Задание:
Определите, согласуются ли с текстом о картине Дали «Моя подруга и пляж» следующие утверждения: (a) в картине говорится о надрезах скальпелем на зрачке; (b) механизм разветвляющихся образов появился у Дали лишь после возникновения теорий; (c) Дали всю жизнь возвращался к одним и тем же сценам. Для каждого утверждения ответьте «да» или «нет» и дословно приведите слова текста, которые это решают.

====== Предоставленный текст ======

В картине «Моя подруга и пляж», о которой уже упоминалось, вновь встречаем мотивы гниения, муравьев, морских ежей, женскую грудь, современный аппарат… Здесь также идет речь «о деликатных надрезах скальпелем на изогнутом зрачке»: навязчивая идея, связанная с глазом и угрожающим ему повреждением, — одна из постоянно возвращающихся тем. Эти навязчивые идеи присутствуют как в картинах, так и в автобиографических записях, которые закрепляют пережитое. Дали часто рассказывал о том, как во время детских игр он находил трупы мелких животных, кишевшие личинками. В это легко поверить. Образ «розовой груди подруги» также перекликается со сценами из «Дневника юного гения» и «Тайной жизни», где воспоминания о прогулках по берегу моря с девушкой перемешаны с первыми сексуальными волнениями и с безобидными садистскими опытами. Это также выглядит вполне правдоподобно. Картина «Моя подруга и пляж» дает возможность увидеть, как задолго до появления теорий и за десять лет до реального проникновения в живопись возникает механизм разветвляющихся образов: новорожденный, похожий на морского ежа, превращающийся в женскую грудь, которая на самом деле не что иное, как комок измятой бумаги. Очень рано Дали создал целый набор визуальных впечатлений и от картины к картине, от текста к тексту не прекращал их исследовать. Дали — мастер повторной переработки отходов, хотя этот термин войдет в широкий обиход гораздо позднее. На протяжении всей своей жизни он возвращался к одним и тем же наблюдениям, одним и тем же сценам и житейским историям, обогащая их и добавляя новые комментарии. На его сетчатке глаза ребенка отпечатались образы бездонной глубины.
Глава III. «Категорический реализм»

====== Предоставленные материалы ======

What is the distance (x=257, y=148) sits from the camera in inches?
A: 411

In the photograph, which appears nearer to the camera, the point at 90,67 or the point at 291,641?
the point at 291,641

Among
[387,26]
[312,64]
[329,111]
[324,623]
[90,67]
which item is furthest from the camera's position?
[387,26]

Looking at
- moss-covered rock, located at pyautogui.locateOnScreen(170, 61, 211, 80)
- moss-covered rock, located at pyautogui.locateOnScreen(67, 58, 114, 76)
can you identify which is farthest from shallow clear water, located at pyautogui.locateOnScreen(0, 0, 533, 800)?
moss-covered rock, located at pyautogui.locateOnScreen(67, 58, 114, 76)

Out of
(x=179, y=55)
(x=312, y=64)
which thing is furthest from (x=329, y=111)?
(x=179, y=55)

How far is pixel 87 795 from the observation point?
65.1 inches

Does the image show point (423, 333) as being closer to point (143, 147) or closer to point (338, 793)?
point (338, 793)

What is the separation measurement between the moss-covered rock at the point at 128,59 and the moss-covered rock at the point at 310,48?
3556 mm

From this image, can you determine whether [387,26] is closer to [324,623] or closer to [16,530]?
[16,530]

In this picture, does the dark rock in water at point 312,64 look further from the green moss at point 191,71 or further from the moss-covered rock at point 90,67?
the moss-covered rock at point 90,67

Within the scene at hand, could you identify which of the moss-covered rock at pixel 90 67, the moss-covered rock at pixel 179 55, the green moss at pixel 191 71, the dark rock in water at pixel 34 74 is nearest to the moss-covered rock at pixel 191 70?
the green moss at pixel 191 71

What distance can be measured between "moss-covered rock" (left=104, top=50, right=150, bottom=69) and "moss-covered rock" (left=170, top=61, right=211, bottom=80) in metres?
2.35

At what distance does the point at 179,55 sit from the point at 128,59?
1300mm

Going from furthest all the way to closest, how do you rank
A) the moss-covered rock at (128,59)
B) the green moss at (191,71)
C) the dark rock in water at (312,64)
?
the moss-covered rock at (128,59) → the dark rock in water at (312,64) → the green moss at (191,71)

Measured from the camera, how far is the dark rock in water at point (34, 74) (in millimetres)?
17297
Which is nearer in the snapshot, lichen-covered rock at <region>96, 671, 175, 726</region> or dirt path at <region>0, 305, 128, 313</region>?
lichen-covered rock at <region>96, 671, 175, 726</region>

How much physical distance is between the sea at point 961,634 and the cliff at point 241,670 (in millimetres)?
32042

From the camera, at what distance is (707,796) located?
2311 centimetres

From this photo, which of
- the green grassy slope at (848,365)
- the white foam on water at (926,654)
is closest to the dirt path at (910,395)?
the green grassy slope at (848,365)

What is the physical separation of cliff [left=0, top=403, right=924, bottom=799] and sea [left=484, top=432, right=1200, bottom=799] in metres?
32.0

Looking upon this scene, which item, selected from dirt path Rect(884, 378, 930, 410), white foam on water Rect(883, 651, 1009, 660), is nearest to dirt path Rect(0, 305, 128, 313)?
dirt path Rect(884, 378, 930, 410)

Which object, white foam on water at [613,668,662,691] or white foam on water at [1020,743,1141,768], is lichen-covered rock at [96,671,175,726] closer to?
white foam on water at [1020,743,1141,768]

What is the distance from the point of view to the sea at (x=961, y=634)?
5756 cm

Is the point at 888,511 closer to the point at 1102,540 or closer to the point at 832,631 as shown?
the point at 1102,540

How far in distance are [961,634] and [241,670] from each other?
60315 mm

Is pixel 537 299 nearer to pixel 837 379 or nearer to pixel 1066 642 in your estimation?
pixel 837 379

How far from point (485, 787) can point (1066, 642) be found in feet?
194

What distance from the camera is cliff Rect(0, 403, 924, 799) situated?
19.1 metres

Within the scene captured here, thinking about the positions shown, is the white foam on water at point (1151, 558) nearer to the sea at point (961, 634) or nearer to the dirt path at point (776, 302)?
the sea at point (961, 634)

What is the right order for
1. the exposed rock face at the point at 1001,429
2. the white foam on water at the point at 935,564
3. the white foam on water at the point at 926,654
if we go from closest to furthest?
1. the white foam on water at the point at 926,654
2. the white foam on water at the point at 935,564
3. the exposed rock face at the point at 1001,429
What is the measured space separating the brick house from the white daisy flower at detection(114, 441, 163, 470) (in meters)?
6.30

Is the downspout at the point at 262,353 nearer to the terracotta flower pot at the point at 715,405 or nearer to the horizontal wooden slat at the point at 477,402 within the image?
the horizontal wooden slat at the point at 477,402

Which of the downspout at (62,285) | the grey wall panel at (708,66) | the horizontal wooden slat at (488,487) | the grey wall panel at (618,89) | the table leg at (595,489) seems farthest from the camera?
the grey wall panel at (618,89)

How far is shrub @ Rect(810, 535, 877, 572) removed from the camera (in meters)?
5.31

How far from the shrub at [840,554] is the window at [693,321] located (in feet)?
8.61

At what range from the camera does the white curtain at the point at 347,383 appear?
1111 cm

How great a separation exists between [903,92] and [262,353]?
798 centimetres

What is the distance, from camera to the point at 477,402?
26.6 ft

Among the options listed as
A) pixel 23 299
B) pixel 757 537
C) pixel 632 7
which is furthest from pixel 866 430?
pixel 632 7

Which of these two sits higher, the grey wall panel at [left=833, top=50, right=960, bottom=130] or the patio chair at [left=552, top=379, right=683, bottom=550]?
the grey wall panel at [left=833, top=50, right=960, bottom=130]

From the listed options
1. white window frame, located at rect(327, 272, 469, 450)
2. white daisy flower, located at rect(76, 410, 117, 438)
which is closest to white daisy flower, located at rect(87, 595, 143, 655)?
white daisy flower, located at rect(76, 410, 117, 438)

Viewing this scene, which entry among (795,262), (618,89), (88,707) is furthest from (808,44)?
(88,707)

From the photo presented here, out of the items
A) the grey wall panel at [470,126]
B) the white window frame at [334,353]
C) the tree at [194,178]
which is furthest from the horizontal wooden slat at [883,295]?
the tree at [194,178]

======

Ответ на задание:
(a) Да: «деликатных надрезах скальпелем на изогнутом зрачке».
(b) Нет: «задолго до появления теорий и за десять лет до реального проникновения в живопись возникает механизм разветвляющихся образов».
(c) Да: «На протяжении всей своей жизни он возвращался к одним и тем же наблюдениям, одним и тем же сценам и житейским историям».